From my understanding they went out of business in the great depression.
However their hand tools endure through quality and continued utility.

If you ever get to hold a he Smith 660 screwdriver it is a surprising joy

------
paulie_a
Aol instant messenger. I always thought that team was forgotten about during
multiple buyouts. I had been using it since the 90's. I stayed logged in the
night it shut down and was disconnected.

------
garfieldnate
I miss being able to +1 a website via Google+. I never used the social aspect
of Google+, but seeing +1's on a page was super helpful and was my way of
giving a quick compliment to any website.

------
shpx
[https://en.wikipedia.org/wiki/Real-
time_text](https://en.wikipedia.org/wiki/Real-time_text)
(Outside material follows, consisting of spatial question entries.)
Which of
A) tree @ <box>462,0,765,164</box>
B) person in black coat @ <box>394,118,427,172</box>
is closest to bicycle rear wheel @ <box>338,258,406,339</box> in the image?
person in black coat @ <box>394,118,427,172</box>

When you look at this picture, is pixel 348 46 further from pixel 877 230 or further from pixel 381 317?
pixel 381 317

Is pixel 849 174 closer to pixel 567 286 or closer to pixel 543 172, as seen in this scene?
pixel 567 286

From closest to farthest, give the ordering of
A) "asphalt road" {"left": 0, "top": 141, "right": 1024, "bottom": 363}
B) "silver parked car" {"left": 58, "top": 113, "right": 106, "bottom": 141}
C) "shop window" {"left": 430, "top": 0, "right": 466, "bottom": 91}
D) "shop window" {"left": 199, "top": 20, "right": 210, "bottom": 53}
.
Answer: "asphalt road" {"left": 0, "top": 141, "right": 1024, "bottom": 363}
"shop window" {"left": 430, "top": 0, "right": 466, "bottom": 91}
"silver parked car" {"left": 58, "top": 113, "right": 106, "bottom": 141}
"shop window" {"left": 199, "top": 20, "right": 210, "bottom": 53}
Back in the day, to chat with a coworker you and him would connect into the
same unix box and do `talk <username>`[0]. You didn't have to press Enter to
send a message, the other person could see what you were typing on every
keystroke. Like in Google Docs.

I probably only like this idea because it's different. The wikipedia article
mentions that older versions of the ICQ messenger used to have this feature. I
have no idea why they removed it but I'm guessing they it's because it was a
useless source of complexity that no one was using. Another counterargument is
that Google Docs actually stores all the information you need to play back the
creation of a google doc[1] and no one really seems to use it besides teachers
checking for plagiarism. This could just be because no one knows about it.

But it's still surprising to me that none of today's chat clients do this or
even have it as an experimental option. You could use peer-to-peer UDP for
real-time text and only provide delivery guarantees using your centralized
service after the user hits enter.

It's difficult to describe, but I noticed chatting with people in this way
leads to more abstract conversations, so you'd probably have a hard time
adopting this with people that don't already trust each other. It's also
frustrating to see how slow people type and everyone types slow because you're
comparing it to speech.

It could be useful in situations where you need answers as fast as possible
(think first responders), but it would be such a tiny improvement.
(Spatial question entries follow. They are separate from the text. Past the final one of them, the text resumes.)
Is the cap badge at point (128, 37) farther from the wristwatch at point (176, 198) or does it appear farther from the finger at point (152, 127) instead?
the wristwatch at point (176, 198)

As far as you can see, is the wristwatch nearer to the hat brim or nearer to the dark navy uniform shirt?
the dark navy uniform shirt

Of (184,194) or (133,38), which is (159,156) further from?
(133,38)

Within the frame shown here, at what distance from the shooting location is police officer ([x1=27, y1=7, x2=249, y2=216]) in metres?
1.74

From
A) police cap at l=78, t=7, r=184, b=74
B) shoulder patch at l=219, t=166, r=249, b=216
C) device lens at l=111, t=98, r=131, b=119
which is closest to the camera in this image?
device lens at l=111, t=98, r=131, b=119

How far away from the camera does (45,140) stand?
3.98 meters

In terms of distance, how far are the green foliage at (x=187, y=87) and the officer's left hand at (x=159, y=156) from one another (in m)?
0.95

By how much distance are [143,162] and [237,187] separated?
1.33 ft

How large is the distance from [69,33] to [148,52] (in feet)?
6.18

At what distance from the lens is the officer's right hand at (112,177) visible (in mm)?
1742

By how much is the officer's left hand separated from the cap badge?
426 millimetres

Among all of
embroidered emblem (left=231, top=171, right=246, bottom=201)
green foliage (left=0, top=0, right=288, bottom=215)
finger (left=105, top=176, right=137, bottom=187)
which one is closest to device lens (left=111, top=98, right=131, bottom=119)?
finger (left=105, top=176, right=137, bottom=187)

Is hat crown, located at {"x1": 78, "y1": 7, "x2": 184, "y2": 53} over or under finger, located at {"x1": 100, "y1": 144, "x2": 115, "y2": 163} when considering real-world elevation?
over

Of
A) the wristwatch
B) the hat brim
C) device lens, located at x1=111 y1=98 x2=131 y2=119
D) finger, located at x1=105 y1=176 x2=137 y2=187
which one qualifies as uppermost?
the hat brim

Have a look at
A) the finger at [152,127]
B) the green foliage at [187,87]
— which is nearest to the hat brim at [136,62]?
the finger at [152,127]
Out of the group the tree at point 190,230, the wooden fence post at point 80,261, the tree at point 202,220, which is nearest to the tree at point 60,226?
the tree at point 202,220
You could generalized this idea to any piece of human generated text. It would
be cool if instead of just the finished text of a book we also had a list of
every key stroke the author and editor typed and their associated timestamps.
It would be like open sourcing a small part of their creative process. Such a
fine grained revision history might let you clear up some ambiguities in the
finished text. Beyond that, it's probably useless for creative writing since
composing the book would become an artistic performance, which might take a
toll on creativity. I still think about it from time to time. Storage is
cheap, why not collect the data now and see if it becomes useful later.
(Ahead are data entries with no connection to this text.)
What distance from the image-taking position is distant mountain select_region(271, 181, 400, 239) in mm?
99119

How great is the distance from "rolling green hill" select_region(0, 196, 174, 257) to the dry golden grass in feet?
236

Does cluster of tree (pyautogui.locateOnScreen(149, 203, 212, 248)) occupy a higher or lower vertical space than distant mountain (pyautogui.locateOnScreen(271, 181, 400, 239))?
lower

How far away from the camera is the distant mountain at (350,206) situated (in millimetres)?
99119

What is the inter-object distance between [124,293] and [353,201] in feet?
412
We could have a Hacker News where you could watch me composing this comment,
like in a Google Doc. And play it back after I had posted it. It wouldn't
provide any value, but still, why not? We have the storage space. Why not have
it as an option? For those who want to be a bit more "transparent" or just
want to watch themselves type after they're done. I'd use it. Surely there's
no drawback (besides performance/scalability and space) for simply giving
people the option to not destroy information...

If you had this information for all the text you've ever written, you probably
would want to keep it for at least a few files.

[0]
[https://en.wikipedia.org/wiki/Talk_(software)](https://en.wikipedia.org/wiki/Talk_\(software\))
just do `apt install talk`. If you're on macOS, you have it installed already
I think.

[1] [http://draftback.com](http://draftback.com) I don't know if it still
works. I also don't know if Google stores absolute timestamps or just a
history of edits.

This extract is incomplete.